• [Text provided]

start

This is not substantive investment research or a research recommendation, as it does not constitute substantive research or analysis. This material should be considered as general market commentary.

Buy when there’s blood in the streets is an apocryphal saying attributed to the banker Nathan Mayer Rothschild. It’s also one that investors love to bandy about as a way of showing they know what they’re talking about.

Like most instances of theory colliding with reality, the trouble is that, quite apart from the insensitivity of using a flippant phrase to describe a profitable strategy when there actually is blood in the streets, buying usually seems like a really bad idea. And a lot of the time buying would be the wrong move to make. Investing in tech shares as the Dot Com bubble was bursting, for example, may have been a contrarian move but you’d also have been very likely to end up losing money.

This isn’t to say that Nathan Rothschild was totally wrong. Standing against the crowd and figuring out where to find opportunities in markets when valuations are plummeting is just much harder than a pithy aphorism makes it sound.

The last few months, filled as they have been with political turmoil and spiraling inflation, have provided a simple illustration of this. Aside from buying gold bars and hiding them under your bed, it doesn’t feel like there are lots of attractive investment opportunities on the market.

That’s not necessarily the case though. Panic-driven sell-offs can mark the end of a bubble. It seems clear that many of the firms that went public last year at massive valuations are going to seriously struggle to hit their IPO valuations again, let alone surpass them. But other sell-offs we’ve seen so far this year haven’t necessarily been tied to fundamentals and that is arguably where opportunity lies.

Small cap investment trusts have been hit particularly hard in this regard. There is some logic to this given that lots of small-cap investors focus on growth stocks that trade at higher valuations. A rise in interest rates, and any resulting increase in the cost of capital, would mean you’d expect to see these valuations drop.

end

• [List of tasks]
1. In the investment commentary, who is the saying "Buy when there's blood in the streets" attributed to?
2. Translate this sentence from the investment commentary into Spanish: "Panic-driven sell-offs can mark the end of a bubble."
3. Pick up the investment commentary after its final sentence and keep writing.

• [Data supplied]
start

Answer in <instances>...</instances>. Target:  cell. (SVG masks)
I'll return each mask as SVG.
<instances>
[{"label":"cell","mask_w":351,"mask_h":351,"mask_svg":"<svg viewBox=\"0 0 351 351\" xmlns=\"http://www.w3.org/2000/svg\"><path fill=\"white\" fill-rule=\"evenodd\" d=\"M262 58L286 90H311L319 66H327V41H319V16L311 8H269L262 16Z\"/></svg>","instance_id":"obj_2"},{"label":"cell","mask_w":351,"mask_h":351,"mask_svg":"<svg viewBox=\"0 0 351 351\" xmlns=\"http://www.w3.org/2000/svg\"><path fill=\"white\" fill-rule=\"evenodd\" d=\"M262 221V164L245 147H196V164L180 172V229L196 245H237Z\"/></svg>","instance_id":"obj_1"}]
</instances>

end

• [Expected outputs]
1. The banker Nathan Mayer Rothschild.

2. Las ventas masivas provocadas por el pánico pueden marcar el final de una burbuja.

3.
However, higher valuations are typically driven by prospective earnings growth. If increases in sales and profit numbers continue to be impressive then any drastic, interest rate-driven falls in share price can seem excessive.

Watches of Switzerland, for example, has seen its share price almost halve in value so far this year. This is despite the fact the company saw sales rise by almost 30% last quarter and it released a trading update recently saying earnings growth was in line with expectations this quarter.

The watch seller is one of several firms in the BlackRock Smaller Companies (BRSC) portfolio to have seen substantial falls in their share price, despite delivering robust earnings growth. Compounding those falls, the trust has also seen its discount widen to 15%.

It’s a similar story with JPMorgan Japan Small Cap Growth & Income (JSGI). The trust has had a tough time in the past few months. As we wrote last week, that’s partly because of falls in the Yen relative to sterling. Still, many businesses in the portfolio, like electronics company Taiyo Yuden, have performed well in terms of sales numbers but have seen their share prices fall anyway.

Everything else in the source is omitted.